TEXT:
++++++
In a federal challenge to Daniel’s Law, the United States District Court for the District of New Jersey noted “the well-known fact, amply documented by the record [in that case], that in recent years judges, prosecutors, police, correctional officers, and others in law enforcement have been the subject of an ever increasing number of threats and even assassinations,” some of which “have been facilitated by malefactors obtaining the home address or unlisted phone number of their targets.” And the Attorney General’s amicus submission here cited numerous sources, including a statistical report by the U.S. Marshals Service and news coverage of the recent killing of a New Jersey police officer, that underscore the persistence and severity of the problem the Legislature enacted Daniel’s Law to address. New Jersey’s interest in protecting public officials from such threats and thus ensuring that they may carry out their duties without fear of harm to themselves or their families is clearly a state interest of the highest order under Daily Mail and Florida Star….

[3.] Finally,… the Legislature carefully calibrated the statute to serve a state interest of the highest order by the least restrictive means.

First, the statute does not purport to protect all public employees. Instead, it is expressly limited to discrete categories of current and former public officials viewed by the Legislature to be at particular risk: judges, law enforcement officers, child protective investigators in the Division of Child Protection and Permanency, and prosecutors.

Second, Daniel’s Law implicates only two categories of information: the covered person’s home address and the covered person’s unpublished home telephone number. The statute’s specificity eliminates “the onerous obligation of sifting through government press releases, reports, and pronouncements to prune out material arguably unlawful for publication.” If a person or entity receives notice in accordance with Daniel’s Law, that person or entity is aware of the precise information that must be withheld from disclosure.

Third, even if an individual falls within one of the discrete categories of “covered persons,” the statute imposes no liability for publishing that individual’s address or phone number unless and until an authorized person expressly invokes the protection of Daniel’s Law by providing the notice required …. That strict notice requirement ensures that the statute is not a trap for the unwary; to the contrary, following receipt of the statutory notice, the recipient has an opportunity to identify the specific information subject to restrictions on disclosure and take steps to maintain the confidentiality of that information. Daniel’s Law substantially differs from the Florida statute struck down in Florida Star, which authorized civil damages against the newspaper with no notice or opportunity to prevent a disclosure or redisclosure of the victim’s name.

Fourth, Daniel’s Law is not underinclusive and thus inadequate to serve the state interest …. See Fla. Star (noting that the statute at issue prohibited publication of the protected information only in an “instrument of mass communication,” thus failing to achieve the state’s goal of protecting crime victims, and holding that any prohibition on publishing truthful information must be applied “evenhandedly, to the smalltime disseminator as well as the media giant”). Indeed, Daniel’s Law is not focused on media in general, let alone a particular category of media …. Consistent with the Legislature’s intent to protect covered persons from disclosures that may harm them, “[a]ll non-governmental entities are treated the same.”
++++++
EXTRACTED INFORMATION:
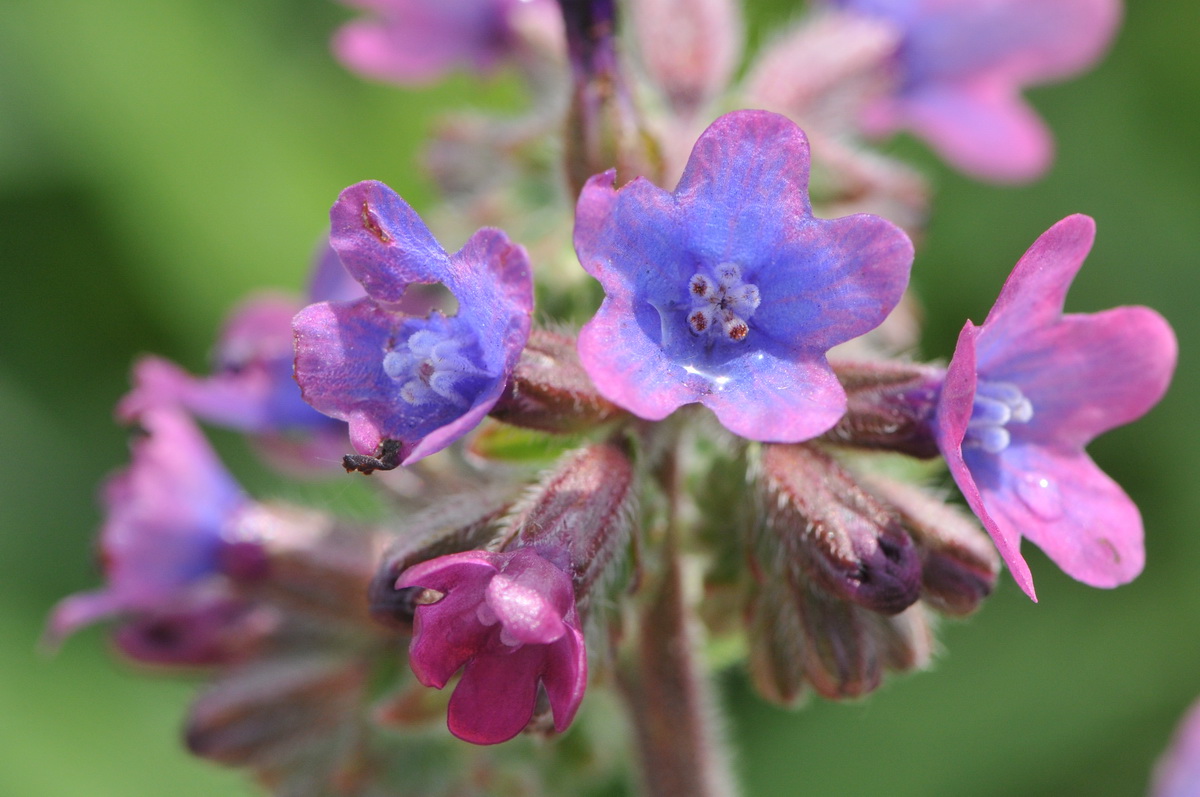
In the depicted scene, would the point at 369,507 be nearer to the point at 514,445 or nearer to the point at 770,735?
the point at 770,735

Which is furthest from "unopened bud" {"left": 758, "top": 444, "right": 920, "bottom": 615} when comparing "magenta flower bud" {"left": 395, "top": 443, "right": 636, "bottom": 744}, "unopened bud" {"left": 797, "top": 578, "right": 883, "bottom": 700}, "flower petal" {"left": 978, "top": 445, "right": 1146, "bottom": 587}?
"magenta flower bud" {"left": 395, "top": 443, "right": 636, "bottom": 744}

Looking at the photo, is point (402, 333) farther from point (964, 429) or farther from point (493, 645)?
point (964, 429)

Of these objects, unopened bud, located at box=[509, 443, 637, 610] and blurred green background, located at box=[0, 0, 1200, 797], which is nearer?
unopened bud, located at box=[509, 443, 637, 610]

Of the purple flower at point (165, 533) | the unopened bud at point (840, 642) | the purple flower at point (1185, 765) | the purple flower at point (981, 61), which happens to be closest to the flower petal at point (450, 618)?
the unopened bud at point (840, 642)

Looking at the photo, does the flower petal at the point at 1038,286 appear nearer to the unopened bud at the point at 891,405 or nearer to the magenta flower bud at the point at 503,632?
the unopened bud at the point at 891,405

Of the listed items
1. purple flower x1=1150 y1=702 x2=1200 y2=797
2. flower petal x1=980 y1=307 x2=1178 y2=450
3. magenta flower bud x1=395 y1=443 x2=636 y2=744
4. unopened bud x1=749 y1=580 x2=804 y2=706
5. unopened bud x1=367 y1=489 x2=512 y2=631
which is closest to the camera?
magenta flower bud x1=395 y1=443 x2=636 y2=744

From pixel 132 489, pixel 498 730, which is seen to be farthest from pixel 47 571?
pixel 498 730

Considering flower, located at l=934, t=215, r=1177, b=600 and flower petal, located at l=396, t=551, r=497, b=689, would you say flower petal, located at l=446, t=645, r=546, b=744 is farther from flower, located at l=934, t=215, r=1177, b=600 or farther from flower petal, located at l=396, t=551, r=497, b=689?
flower, located at l=934, t=215, r=1177, b=600
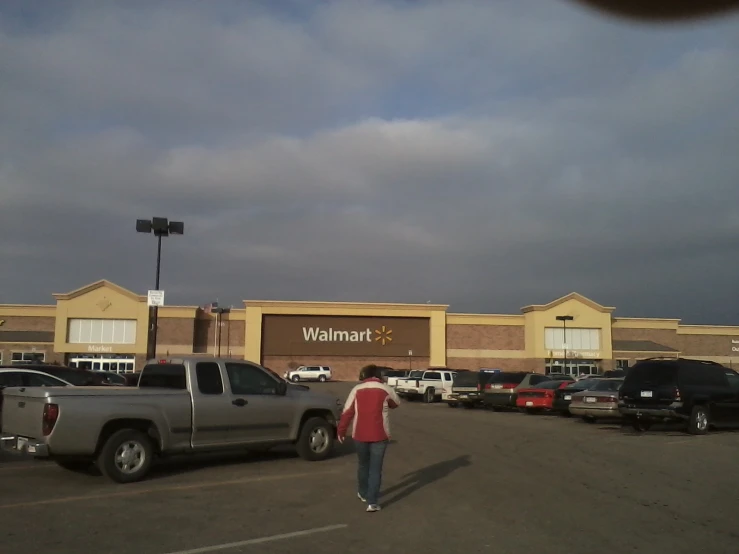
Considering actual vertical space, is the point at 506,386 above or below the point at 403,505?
above

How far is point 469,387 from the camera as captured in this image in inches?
1259

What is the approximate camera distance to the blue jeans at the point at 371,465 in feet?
29.4

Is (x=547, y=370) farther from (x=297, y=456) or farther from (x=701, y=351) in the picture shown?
(x=297, y=456)

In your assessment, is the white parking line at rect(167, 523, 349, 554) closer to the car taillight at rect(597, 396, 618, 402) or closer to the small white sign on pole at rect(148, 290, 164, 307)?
the car taillight at rect(597, 396, 618, 402)

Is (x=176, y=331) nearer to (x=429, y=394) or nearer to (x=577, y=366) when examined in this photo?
(x=429, y=394)

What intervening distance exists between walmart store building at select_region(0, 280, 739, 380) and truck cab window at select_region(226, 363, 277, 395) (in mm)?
55825

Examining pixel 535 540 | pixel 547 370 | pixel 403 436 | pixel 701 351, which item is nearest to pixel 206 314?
pixel 547 370

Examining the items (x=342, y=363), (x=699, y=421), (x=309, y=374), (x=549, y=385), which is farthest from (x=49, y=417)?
(x=342, y=363)

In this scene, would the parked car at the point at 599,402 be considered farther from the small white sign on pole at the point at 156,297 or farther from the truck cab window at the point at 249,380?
the small white sign on pole at the point at 156,297

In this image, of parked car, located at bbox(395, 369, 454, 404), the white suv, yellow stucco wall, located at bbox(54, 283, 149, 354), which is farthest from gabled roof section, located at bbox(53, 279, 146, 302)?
parked car, located at bbox(395, 369, 454, 404)

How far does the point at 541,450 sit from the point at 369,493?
713 cm

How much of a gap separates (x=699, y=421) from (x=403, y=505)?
11.9 metres

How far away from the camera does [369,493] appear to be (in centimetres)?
898

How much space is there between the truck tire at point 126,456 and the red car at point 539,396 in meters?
17.9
++++++
EXERCISE OBJECTIVE: Condense the paragraph of the Daniel's Law text that opens "Third, even if an individual" into a short bulleted list that keeps its main facts.

THE OUTPUT:
- Belonging to a category of covered persons does not by itself create liability for publishing that person's address or phone number.
- Liability arises only after an authorized person expressly invokes Daniel's Law by giving the required notice.
- This strict notice requirement keeps the statute from being a trap for the unwary.
- After receiving notice, the recipient can identify the restricted information and take steps to keep it confidential.
- The Florida statute struck down in Florida Star was different. It allowed civil damages against the newspaper with no notice and no chance to prevent disclosure or redisclosure of the victim's name.